I'm glad that this exchange is over.

1. <https://en.wiktionary.org/wiki/single-minded>: Intensely focused and concentrated on purpose, thinking of only one goal, undistractable.

2. Are you perhaps mistaking it with "small-minded"?

3. That stuff, along with being able to "make a difference to search engines" mentioned, once again. Why? To reiterate—in response to what, exactly? Who are you arguing with?


> Are you really suggesting that people should make Cascading Style Sheets do more than styling?

The parent made no such suggestion. You seem to be conflating the purpose of HTML classes with CSS. Here's a note from the "literal entire spec"[0], which other commenters have already pointed out:

> […] authors are encouraged to use values that describe the nature of the content, rather than values that describe the desired presentation of the content.

Furthermore, the parent took great pains not to attack Tailwind, instead pointing out that the two different approaches could easily coexist.

If you'd like to use class names solely as CSS hooks, go right ahead, but citing "correct attributes" is ironic at best.

[0]: https://html.spec.whatwg.org/multipage/dom.html#global-attri...


There is no evidence that eg Google uses arbitrary class names in order to index metadata over the accepted standards of microdata.

https://developers.google.com/search/docs/advanced/structure...

_What is being asked:_
Answer these questions about the forum thread above:
1. What definition of "single-minded" is quoted from the Wiktionary link?
2. What kind of values does the quoted spec note encourage authors to use?
3. According to the final comment, what is there no evidence that Google does?

_Entries:_
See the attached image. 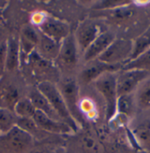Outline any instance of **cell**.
<instances>
[{
  "mask_svg": "<svg viewBox=\"0 0 150 153\" xmlns=\"http://www.w3.org/2000/svg\"><path fill=\"white\" fill-rule=\"evenodd\" d=\"M36 88L41 94L45 96L46 99L48 100L50 105L59 116L61 121L67 124L73 131H76L78 128L77 123L69 111L58 87L51 81L44 80L39 82Z\"/></svg>",
  "mask_w": 150,
  "mask_h": 153,
  "instance_id": "6da1fadb",
  "label": "cell"
},
{
  "mask_svg": "<svg viewBox=\"0 0 150 153\" xmlns=\"http://www.w3.org/2000/svg\"><path fill=\"white\" fill-rule=\"evenodd\" d=\"M33 146V137L14 126L0 134V153H27Z\"/></svg>",
  "mask_w": 150,
  "mask_h": 153,
  "instance_id": "7a4b0ae2",
  "label": "cell"
},
{
  "mask_svg": "<svg viewBox=\"0 0 150 153\" xmlns=\"http://www.w3.org/2000/svg\"><path fill=\"white\" fill-rule=\"evenodd\" d=\"M117 76L114 72H106L94 81V85L104 97L105 101V116L111 121L117 112L118 94L116 88Z\"/></svg>",
  "mask_w": 150,
  "mask_h": 153,
  "instance_id": "3957f363",
  "label": "cell"
},
{
  "mask_svg": "<svg viewBox=\"0 0 150 153\" xmlns=\"http://www.w3.org/2000/svg\"><path fill=\"white\" fill-rule=\"evenodd\" d=\"M133 49V41L124 38L115 39L105 52L97 58V60L111 65L123 66L130 60Z\"/></svg>",
  "mask_w": 150,
  "mask_h": 153,
  "instance_id": "277c9868",
  "label": "cell"
},
{
  "mask_svg": "<svg viewBox=\"0 0 150 153\" xmlns=\"http://www.w3.org/2000/svg\"><path fill=\"white\" fill-rule=\"evenodd\" d=\"M123 71L116 78L118 98L128 95L136 89L149 76V71L141 70H122Z\"/></svg>",
  "mask_w": 150,
  "mask_h": 153,
  "instance_id": "5b68a950",
  "label": "cell"
},
{
  "mask_svg": "<svg viewBox=\"0 0 150 153\" xmlns=\"http://www.w3.org/2000/svg\"><path fill=\"white\" fill-rule=\"evenodd\" d=\"M78 48L74 33H69L61 42L59 55L56 58V64L64 71L74 70L78 62Z\"/></svg>",
  "mask_w": 150,
  "mask_h": 153,
  "instance_id": "8992f818",
  "label": "cell"
},
{
  "mask_svg": "<svg viewBox=\"0 0 150 153\" xmlns=\"http://www.w3.org/2000/svg\"><path fill=\"white\" fill-rule=\"evenodd\" d=\"M36 27L42 34L59 43L70 33L69 24L50 16H43Z\"/></svg>",
  "mask_w": 150,
  "mask_h": 153,
  "instance_id": "52a82bcc",
  "label": "cell"
},
{
  "mask_svg": "<svg viewBox=\"0 0 150 153\" xmlns=\"http://www.w3.org/2000/svg\"><path fill=\"white\" fill-rule=\"evenodd\" d=\"M58 89L73 118L76 121V123L81 121L82 117L78 104L79 88L77 82L73 77H65L61 81Z\"/></svg>",
  "mask_w": 150,
  "mask_h": 153,
  "instance_id": "ba28073f",
  "label": "cell"
},
{
  "mask_svg": "<svg viewBox=\"0 0 150 153\" xmlns=\"http://www.w3.org/2000/svg\"><path fill=\"white\" fill-rule=\"evenodd\" d=\"M101 33L99 25L95 21L90 19L83 21L77 27L74 34L78 49L84 52Z\"/></svg>",
  "mask_w": 150,
  "mask_h": 153,
  "instance_id": "9c48e42d",
  "label": "cell"
},
{
  "mask_svg": "<svg viewBox=\"0 0 150 153\" xmlns=\"http://www.w3.org/2000/svg\"><path fill=\"white\" fill-rule=\"evenodd\" d=\"M22 98L19 86L13 79L0 80V108L13 112L17 102Z\"/></svg>",
  "mask_w": 150,
  "mask_h": 153,
  "instance_id": "30bf717a",
  "label": "cell"
},
{
  "mask_svg": "<svg viewBox=\"0 0 150 153\" xmlns=\"http://www.w3.org/2000/svg\"><path fill=\"white\" fill-rule=\"evenodd\" d=\"M121 68L122 65H111L96 59L88 62L86 68H84L80 73L79 80L82 84L87 85L90 82H94L98 77L106 72H115Z\"/></svg>",
  "mask_w": 150,
  "mask_h": 153,
  "instance_id": "8fae6325",
  "label": "cell"
},
{
  "mask_svg": "<svg viewBox=\"0 0 150 153\" xmlns=\"http://www.w3.org/2000/svg\"><path fill=\"white\" fill-rule=\"evenodd\" d=\"M116 39L115 34L112 32L106 31L101 33L98 37L91 43L90 47L83 52V61L90 62L96 60L101 54H103L106 48Z\"/></svg>",
  "mask_w": 150,
  "mask_h": 153,
  "instance_id": "7c38bea8",
  "label": "cell"
},
{
  "mask_svg": "<svg viewBox=\"0 0 150 153\" xmlns=\"http://www.w3.org/2000/svg\"><path fill=\"white\" fill-rule=\"evenodd\" d=\"M33 119L41 130L47 132L55 134H68L73 131L67 124L60 121L54 120L38 110L35 111Z\"/></svg>",
  "mask_w": 150,
  "mask_h": 153,
  "instance_id": "4fadbf2b",
  "label": "cell"
},
{
  "mask_svg": "<svg viewBox=\"0 0 150 153\" xmlns=\"http://www.w3.org/2000/svg\"><path fill=\"white\" fill-rule=\"evenodd\" d=\"M40 41V31L33 25H26L23 27L20 37L19 45L20 52L26 54L27 56L36 49V47Z\"/></svg>",
  "mask_w": 150,
  "mask_h": 153,
  "instance_id": "5bb4252c",
  "label": "cell"
},
{
  "mask_svg": "<svg viewBox=\"0 0 150 153\" xmlns=\"http://www.w3.org/2000/svg\"><path fill=\"white\" fill-rule=\"evenodd\" d=\"M61 43L48 38L40 32V41L36 47V51L43 58L50 62L56 60L59 51Z\"/></svg>",
  "mask_w": 150,
  "mask_h": 153,
  "instance_id": "9a60e30c",
  "label": "cell"
},
{
  "mask_svg": "<svg viewBox=\"0 0 150 153\" xmlns=\"http://www.w3.org/2000/svg\"><path fill=\"white\" fill-rule=\"evenodd\" d=\"M7 49H6V61L5 71H14L20 63V45L19 39L17 36H11L7 39Z\"/></svg>",
  "mask_w": 150,
  "mask_h": 153,
  "instance_id": "2e32d148",
  "label": "cell"
},
{
  "mask_svg": "<svg viewBox=\"0 0 150 153\" xmlns=\"http://www.w3.org/2000/svg\"><path fill=\"white\" fill-rule=\"evenodd\" d=\"M28 99L30 100L31 102L33 103V105L34 106L36 110L45 114L46 115H47L48 117H50V118H52L54 120L61 122V119L59 118V116L57 115V114L54 110V108L52 107L50 103L48 102V100L46 99V97L43 94H41L37 90V88L32 90L29 92Z\"/></svg>",
  "mask_w": 150,
  "mask_h": 153,
  "instance_id": "e0dca14e",
  "label": "cell"
},
{
  "mask_svg": "<svg viewBox=\"0 0 150 153\" xmlns=\"http://www.w3.org/2000/svg\"><path fill=\"white\" fill-rule=\"evenodd\" d=\"M27 60L28 65L30 66L33 71L39 76L52 73L55 69L53 62L43 58L41 56L38 54L36 50H33L30 55L27 56Z\"/></svg>",
  "mask_w": 150,
  "mask_h": 153,
  "instance_id": "ac0fdd59",
  "label": "cell"
},
{
  "mask_svg": "<svg viewBox=\"0 0 150 153\" xmlns=\"http://www.w3.org/2000/svg\"><path fill=\"white\" fill-rule=\"evenodd\" d=\"M122 70H141L150 72V47L134 60L125 63Z\"/></svg>",
  "mask_w": 150,
  "mask_h": 153,
  "instance_id": "d6986e66",
  "label": "cell"
},
{
  "mask_svg": "<svg viewBox=\"0 0 150 153\" xmlns=\"http://www.w3.org/2000/svg\"><path fill=\"white\" fill-rule=\"evenodd\" d=\"M136 93V104L142 109L150 108V79L144 80Z\"/></svg>",
  "mask_w": 150,
  "mask_h": 153,
  "instance_id": "ffe728a7",
  "label": "cell"
},
{
  "mask_svg": "<svg viewBox=\"0 0 150 153\" xmlns=\"http://www.w3.org/2000/svg\"><path fill=\"white\" fill-rule=\"evenodd\" d=\"M36 109L28 97L20 99L14 107L13 112L18 118H33Z\"/></svg>",
  "mask_w": 150,
  "mask_h": 153,
  "instance_id": "44dd1931",
  "label": "cell"
},
{
  "mask_svg": "<svg viewBox=\"0 0 150 153\" xmlns=\"http://www.w3.org/2000/svg\"><path fill=\"white\" fill-rule=\"evenodd\" d=\"M150 47V27L134 42V49L129 61L134 60ZM128 61V62H129Z\"/></svg>",
  "mask_w": 150,
  "mask_h": 153,
  "instance_id": "7402d4cb",
  "label": "cell"
},
{
  "mask_svg": "<svg viewBox=\"0 0 150 153\" xmlns=\"http://www.w3.org/2000/svg\"><path fill=\"white\" fill-rule=\"evenodd\" d=\"M18 118L13 112L0 108V133H5L16 126Z\"/></svg>",
  "mask_w": 150,
  "mask_h": 153,
  "instance_id": "603a6c76",
  "label": "cell"
},
{
  "mask_svg": "<svg viewBox=\"0 0 150 153\" xmlns=\"http://www.w3.org/2000/svg\"><path fill=\"white\" fill-rule=\"evenodd\" d=\"M133 98L128 95L120 96L118 98L117 102V111H119L121 114H124L125 115H131L134 108V103H133Z\"/></svg>",
  "mask_w": 150,
  "mask_h": 153,
  "instance_id": "cb8c5ba5",
  "label": "cell"
},
{
  "mask_svg": "<svg viewBox=\"0 0 150 153\" xmlns=\"http://www.w3.org/2000/svg\"><path fill=\"white\" fill-rule=\"evenodd\" d=\"M82 146L88 153H102V147L98 140L90 135L84 136L82 139Z\"/></svg>",
  "mask_w": 150,
  "mask_h": 153,
  "instance_id": "d4e9b609",
  "label": "cell"
},
{
  "mask_svg": "<svg viewBox=\"0 0 150 153\" xmlns=\"http://www.w3.org/2000/svg\"><path fill=\"white\" fill-rule=\"evenodd\" d=\"M16 126H18L19 128L23 129L24 131L27 132L31 136L38 133L39 130H41L37 126V124L35 123L33 118H18Z\"/></svg>",
  "mask_w": 150,
  "mask_h": 153,
  "instance_id": "484cf974",
  "label": "cell"
},
{
  "mask_svg": "<svg viewBox=\"0 0 150 153\" xmlns=\"http://www.w3.org/2000/svg\"><path fill=\"white\" fill-rule=\"evenodd\" d=\"M138 139L150 149V123L143 124L135 129Z\"/></svg>",
  "mask_w": 150,
  "mask_h": 153,
  "instance_id": "4316f807",
  "label": "cell"
},
{
  "mask_svg": "<svg viewBox=\"0 0 150 153\" xmlns=\"http://www.w3.org/2000/svg\"><path fill=\"white\" fill-rule=\"evenodd\" d=\"M6 41L0 44V77L4 75V73L5 71L6 49H7V42H6Z\"/></svg>",
  "mask_w": 150,
  "mask_h": 153,
  "instance_id": "83f0119b",
  "label": "cell"
},
{
  "mask_svg": "<svg viewBox=\"0 0 150 153\" xmlns=\"http://www.w3.org/2000/svg\"><path fill=\"white\" fill-rule=\"evenodd\" d=\"M79 109H82L87 114H91V112H93L94 107H93V104H92L91 101H90V100H83L82 102V104H80Z\"/></svg>",
  "mask_w": 150,
  "mask_h": 153,
  "instance_id": "f1b7e54d",
  "label": "cell"
},
{
  "mask_svg": "<svg viewBox=\"0 0 150 153\" xmlns=\"http://www.w3.org/2000/svg\"><path fill=\"white\" fill-rule=\"evenodd\" d=\"M6 33H5V31L4 28H2V27H0V44L2 43V42H5L6 40H7V38H6V34H5Z\"/></svg>",
  "mask_w": 150,
  "mask_h": 153,
  "instance_id": "f546056e",
  "label": "cell"
},
{
  "mask_svg": "<svg viewBox=\"0 0 150 153\" xmlns=\"http://www.w3.org/2000/svg\"><path fill=\"white\" fill-rule=\"evenodd\" d=\"M42 153H64V151L61 149H55V150H49Z\"/></svg>",
  "mask_w": 150,
  "mask_h": 153,
  "instance_id": "4dcf8cb0",
  "label": "cell"
},
{
  "mask_svg": "<svg viewBox=\"0 0 150 153\" xmlns=\"http://www.w3.org/2000/svg\"><path fill=\"white\" fill-rule=\"evenodd\" d=\"M0 134H1V133H0Z\"/></svg>",
  "mask_w": 150,
  "mask_h": 153,
  "instance_id": "1f68e13d",
  "label": "cell"
}]
</instances>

_Reply to the task:_
1. Intensely focused and concentrated on purpose, thinking of only one goal, undistractable.
2. Values that describe the nature of the content, rather than values that describe the desired presentation of the content.
3. Use arbitrary class names to index metadata over the accepted standards of microdata.